* BEGIN The data *

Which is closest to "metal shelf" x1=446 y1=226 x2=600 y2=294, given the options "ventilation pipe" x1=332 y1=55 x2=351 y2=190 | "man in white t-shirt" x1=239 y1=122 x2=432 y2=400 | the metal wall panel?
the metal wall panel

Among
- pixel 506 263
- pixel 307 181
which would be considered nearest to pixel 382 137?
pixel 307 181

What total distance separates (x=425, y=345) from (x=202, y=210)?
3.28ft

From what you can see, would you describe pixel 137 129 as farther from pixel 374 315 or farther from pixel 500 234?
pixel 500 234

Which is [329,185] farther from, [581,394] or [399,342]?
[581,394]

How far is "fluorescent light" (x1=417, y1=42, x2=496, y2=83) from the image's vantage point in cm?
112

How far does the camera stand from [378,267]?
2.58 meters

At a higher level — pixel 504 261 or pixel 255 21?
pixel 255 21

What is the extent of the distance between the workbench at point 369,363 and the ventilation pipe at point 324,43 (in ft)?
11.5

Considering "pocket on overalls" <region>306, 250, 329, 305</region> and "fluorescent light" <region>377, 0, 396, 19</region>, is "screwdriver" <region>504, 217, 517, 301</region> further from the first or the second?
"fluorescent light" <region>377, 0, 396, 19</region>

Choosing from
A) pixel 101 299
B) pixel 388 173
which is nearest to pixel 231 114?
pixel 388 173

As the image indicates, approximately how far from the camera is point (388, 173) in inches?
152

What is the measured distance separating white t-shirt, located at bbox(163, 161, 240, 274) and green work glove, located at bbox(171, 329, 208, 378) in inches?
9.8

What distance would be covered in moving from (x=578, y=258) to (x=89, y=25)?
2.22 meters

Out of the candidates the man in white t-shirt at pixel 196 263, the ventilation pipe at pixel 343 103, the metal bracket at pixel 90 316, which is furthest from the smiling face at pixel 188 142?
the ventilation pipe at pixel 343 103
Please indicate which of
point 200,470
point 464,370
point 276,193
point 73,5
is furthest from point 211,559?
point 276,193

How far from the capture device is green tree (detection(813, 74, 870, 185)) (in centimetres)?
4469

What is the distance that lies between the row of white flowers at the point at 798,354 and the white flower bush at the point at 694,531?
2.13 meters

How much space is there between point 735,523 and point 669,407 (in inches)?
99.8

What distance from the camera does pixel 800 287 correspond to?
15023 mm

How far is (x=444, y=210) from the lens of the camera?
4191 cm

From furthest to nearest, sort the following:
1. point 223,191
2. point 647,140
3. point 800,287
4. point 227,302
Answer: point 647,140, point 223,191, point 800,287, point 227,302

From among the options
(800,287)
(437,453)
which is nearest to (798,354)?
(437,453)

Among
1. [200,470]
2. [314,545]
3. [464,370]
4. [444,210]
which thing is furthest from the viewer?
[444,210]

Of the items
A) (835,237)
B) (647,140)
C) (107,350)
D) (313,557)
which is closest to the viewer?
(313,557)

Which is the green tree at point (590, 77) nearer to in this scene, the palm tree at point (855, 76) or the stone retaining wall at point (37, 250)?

* END The data *

**Task brief:** All of the entries should be written out again exactly.

**Final result:**
Which is closest to "metal shelf" x1=446 y1=226 x2=600 y2=294, given the options "ventilation pipe" x1=332 y1=55 x2=351 y2=190 | "man in white t-shirt" x1=239 y1=122 x2=432 y2=400 | the metal wall panel?
the metal wall panel

Among
- pixel 506 263
- pixel 307 181
which would be considered nearest to pixel 382 137?
pixel 307 181

What total distance separates (x=425, y=345) from (x=202, y=210)?
3.28ft

From what you can see, would you describe pixel 137 129 as farther from pixel 374 315 or farther from pixel 500 234?
pixel 500 234

Which is [329,185] farther from, [581,394] or [399,342]?
[581,394]

How far is "fluorescent light" (x1=417, y1=42, x2=496, y2=83) from the image's vantage point in cm?
112

How far does the camera stand from [378,267]?
2.58 meters

At a higher level — pixel 504 261 or pixel 255 21?
pixel 255 21

What is the extent of the distance between the workbench at point 369,363 and the ventilation pipe at point 324,43 (in ft)?
11.5

Considering "pocket on overalls" <region>306, 250, 329, 305</region> and "fluorescent light" <region>377, 0, 396, 19</region>, is "screwdriver" <region>504, 217, 517, 301</region> further from the first or the second?
"fluorescent light" <region>377, 0, 396, 19</region>

Choosing from
A) pixel 101 299
B) pixel 388 173
which is nearest to pixel 231 114?
pixel 388 173

As the image indicates, approximately how far from the camera is point (388, 173) in inches?
152

What is the measured distance separating white t-shirt, located at bbox(163, 161, 240, 274) and green work glove, located at bbox(171, 329, 208, 378) in inches?
9.8

What distance would be covered in moving from (x=578, y=258) to (x=89, y=25)?
2.22 meters

Out of the candidates the man in white t-shirt at pixel 196 263, the ventilation pipe at pixel 343 103, the metal bracket at pixel 90 316, which is furthest from the smiling face at pixel 188 142?
the ventilation pipe at pixel 343 103
Please indicate which of
point 200,470
point 464,370
point 276,193
point 73,5
is furthest from point 211,559?
point 276,193

How far from the capture device is green tree (detection(813, 74, 870, 185)) (in centimetres)?
4469

What is the distance that lies between the row of white flowers at the point at 798,354 and the white flower bush at the point at 694,531?
2.13 meters

How much space is there between point 735,523 and point 669,407 (in inches)?
99.8

What distance from the camera does pixel 800 287 correspond to?
15023 mm

How far is (x=444, y=210) from the lens of the camera?
4191 cm

From furthest to nearest, sort the following:
1. point 223,191
2. point 647,140
3. point 800,287
4. point 227,302
Answer: point 647,140, point 223,191, point 800,287, point 227,302

From among the options
(800,287)
(437,453)
which is nearest to (798,354)?
(437,453)

Among
1. [200,470]
2. [314,545]
3. [464,370]
4. [444,210]
which thing is furthest from the viewer?
[444,210]

Of the items
A) (835,237)
B) (647,140)
C) (107,350)
D) (313,557)
which is closest to the viewer?
(313,557)

Which is the green tree at point (590, 77) nearer to in this scene, the palm tree at point (855, 76) or the stone retaining wall at point (37, 250)?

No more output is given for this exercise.